> QUOTED PASSAGE
14. Because it’s memory based you could lose data on a system crash (as you might have transactions sitting in RAM when a crash occurs). The COMMIT command does not write changes to disk meaning that you could have data sitting in memory that’s not on disk when a node crashes. This means the odd truth is that MySQL Clusters support syncronous replication, but are not atomic.
15. NDB nodes will checkpoint data to disk (data + logs), which are used for system recovery. They write two logs, the UNDO and REDO logs.
16. They recommend using TRUNCATE to delete all rows from a table.
17. Modification operations are distributed to both the primary and secondary fragments (obviously).
18. NDB will run on 64-bit machines. They recommend Dual CPU 64-bit machines. NDB is threaded. Application nodes (MySQL servers) can be whatever.
19. SCI offers 30-100% better performance over gigabit.
20. They actually recommend avoiding joins and to denormalize your schemas. Are you kidding me? He actually said “Performance for joins sucks.”
Overall, I’m underwhelmed by MySQL Clustering. You’re limited in storage with the RAM and you can’t optimize your schemas due to fixed field sizes. And any RDBMS “solution” that recommends you denormalize puts me off.
That being said the actual technology is pretty interesting and I suspect that in a few years we’ll see the clustering features in MySQL come into their own. As of now I suspect few people would be able to justify the sacrifices for the gains clustering allows.
(全文完)

> DIRECTION
In the numbered points of the MySQL Cluster notes, list everything that "they" are said to recommend. The records that come next have no connection to the MySQL Cluster notes.

> EXTRACTED ENTRIES
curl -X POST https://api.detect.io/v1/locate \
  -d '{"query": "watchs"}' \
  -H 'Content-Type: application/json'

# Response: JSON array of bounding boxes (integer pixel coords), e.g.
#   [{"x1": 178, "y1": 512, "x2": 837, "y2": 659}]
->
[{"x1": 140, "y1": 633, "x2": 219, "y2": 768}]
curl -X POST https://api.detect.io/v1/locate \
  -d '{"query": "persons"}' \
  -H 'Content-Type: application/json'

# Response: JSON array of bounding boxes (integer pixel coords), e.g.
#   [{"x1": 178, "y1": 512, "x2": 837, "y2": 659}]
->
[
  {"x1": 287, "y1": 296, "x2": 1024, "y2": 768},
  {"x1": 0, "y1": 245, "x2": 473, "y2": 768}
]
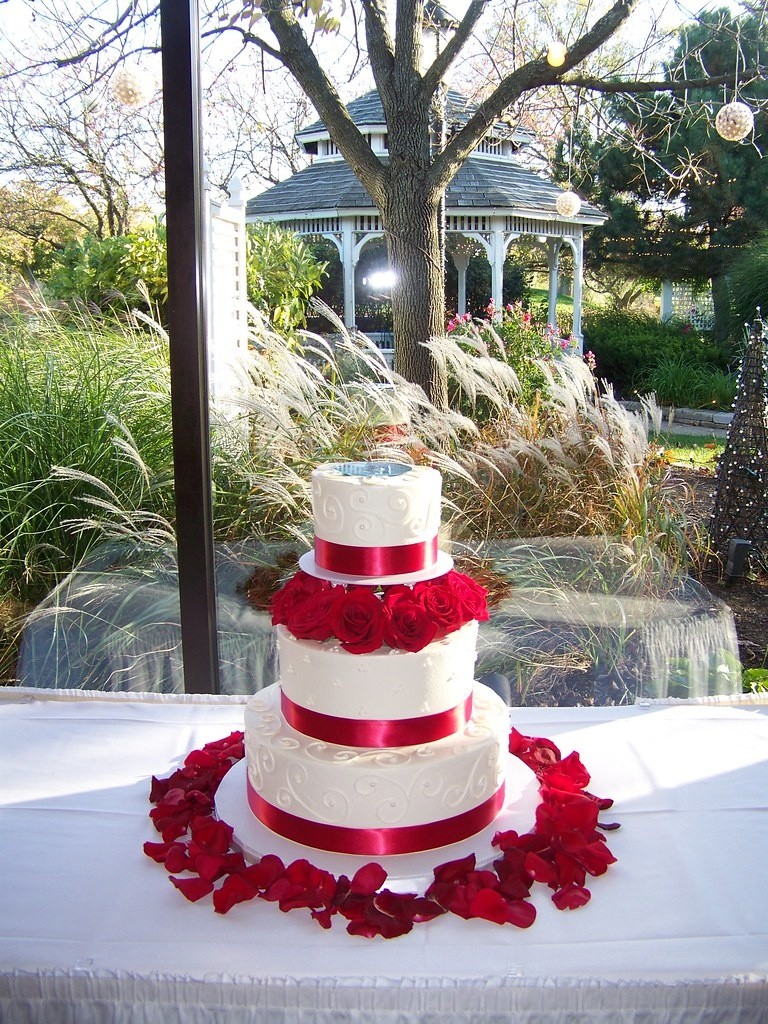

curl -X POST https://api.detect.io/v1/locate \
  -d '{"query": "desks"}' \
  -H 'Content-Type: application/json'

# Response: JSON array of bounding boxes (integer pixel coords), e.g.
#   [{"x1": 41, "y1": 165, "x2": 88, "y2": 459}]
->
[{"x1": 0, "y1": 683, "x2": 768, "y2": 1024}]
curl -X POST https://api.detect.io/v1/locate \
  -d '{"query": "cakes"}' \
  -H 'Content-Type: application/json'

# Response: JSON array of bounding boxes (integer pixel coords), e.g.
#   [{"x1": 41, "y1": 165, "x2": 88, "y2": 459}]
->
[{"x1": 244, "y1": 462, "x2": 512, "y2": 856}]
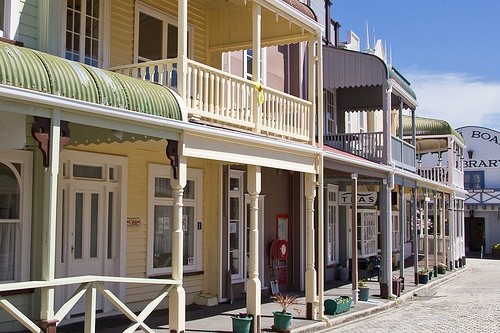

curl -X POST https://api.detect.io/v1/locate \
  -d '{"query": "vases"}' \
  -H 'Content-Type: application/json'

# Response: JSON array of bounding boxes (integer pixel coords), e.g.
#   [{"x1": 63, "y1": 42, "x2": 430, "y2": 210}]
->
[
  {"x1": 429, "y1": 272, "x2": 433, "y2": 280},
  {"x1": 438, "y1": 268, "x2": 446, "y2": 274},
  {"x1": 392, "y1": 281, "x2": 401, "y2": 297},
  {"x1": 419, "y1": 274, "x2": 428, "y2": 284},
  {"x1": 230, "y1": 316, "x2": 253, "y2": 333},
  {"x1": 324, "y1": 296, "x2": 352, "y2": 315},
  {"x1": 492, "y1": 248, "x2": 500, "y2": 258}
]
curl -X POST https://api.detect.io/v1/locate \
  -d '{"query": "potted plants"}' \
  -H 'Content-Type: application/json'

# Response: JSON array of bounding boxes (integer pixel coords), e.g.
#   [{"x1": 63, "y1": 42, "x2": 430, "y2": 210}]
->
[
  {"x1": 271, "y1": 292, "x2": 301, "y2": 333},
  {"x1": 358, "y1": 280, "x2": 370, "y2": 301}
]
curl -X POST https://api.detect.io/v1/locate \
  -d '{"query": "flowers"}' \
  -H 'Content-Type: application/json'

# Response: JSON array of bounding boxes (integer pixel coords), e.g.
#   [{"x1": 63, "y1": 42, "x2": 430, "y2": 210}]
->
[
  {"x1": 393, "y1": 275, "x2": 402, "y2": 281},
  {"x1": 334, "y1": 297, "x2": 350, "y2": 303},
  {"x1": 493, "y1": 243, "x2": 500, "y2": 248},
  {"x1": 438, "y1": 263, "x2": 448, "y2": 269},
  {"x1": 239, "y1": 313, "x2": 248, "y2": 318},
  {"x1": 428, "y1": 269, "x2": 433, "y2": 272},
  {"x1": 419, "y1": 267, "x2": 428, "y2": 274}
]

---

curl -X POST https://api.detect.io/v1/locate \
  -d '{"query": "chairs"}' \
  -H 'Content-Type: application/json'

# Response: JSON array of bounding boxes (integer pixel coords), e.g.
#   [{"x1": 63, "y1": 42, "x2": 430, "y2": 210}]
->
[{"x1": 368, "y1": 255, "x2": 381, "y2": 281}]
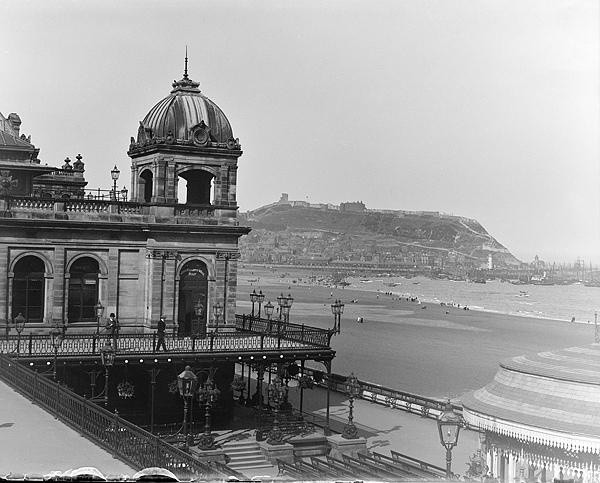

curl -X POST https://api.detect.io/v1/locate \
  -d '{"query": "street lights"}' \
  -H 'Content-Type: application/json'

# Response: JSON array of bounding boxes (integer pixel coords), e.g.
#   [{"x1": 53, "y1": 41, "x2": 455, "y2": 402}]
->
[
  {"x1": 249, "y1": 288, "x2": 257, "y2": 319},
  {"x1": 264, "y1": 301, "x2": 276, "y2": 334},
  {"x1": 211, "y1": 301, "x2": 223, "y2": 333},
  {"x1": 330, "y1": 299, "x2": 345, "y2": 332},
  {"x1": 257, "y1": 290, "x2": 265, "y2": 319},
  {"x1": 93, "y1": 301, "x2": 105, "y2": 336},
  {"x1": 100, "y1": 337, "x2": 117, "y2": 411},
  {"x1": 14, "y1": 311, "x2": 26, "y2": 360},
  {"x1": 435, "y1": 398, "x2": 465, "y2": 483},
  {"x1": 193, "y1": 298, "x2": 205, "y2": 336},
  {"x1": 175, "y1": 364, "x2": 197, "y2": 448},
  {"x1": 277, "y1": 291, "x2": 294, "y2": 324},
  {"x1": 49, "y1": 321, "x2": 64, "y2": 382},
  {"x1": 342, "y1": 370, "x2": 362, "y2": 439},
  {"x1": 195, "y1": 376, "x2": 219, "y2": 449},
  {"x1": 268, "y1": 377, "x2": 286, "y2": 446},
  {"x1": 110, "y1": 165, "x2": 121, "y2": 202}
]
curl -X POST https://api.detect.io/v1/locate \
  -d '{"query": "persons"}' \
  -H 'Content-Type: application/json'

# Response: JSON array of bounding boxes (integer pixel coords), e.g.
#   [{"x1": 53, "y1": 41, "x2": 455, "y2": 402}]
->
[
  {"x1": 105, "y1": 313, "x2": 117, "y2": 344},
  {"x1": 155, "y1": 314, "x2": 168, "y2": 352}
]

> REPLY TO THE EXERCISE
- Using TRUNCATE to delete all rows from a table
- Dual CPU 64-bit machines
- Avoiding joins
- Denormalizing your schemas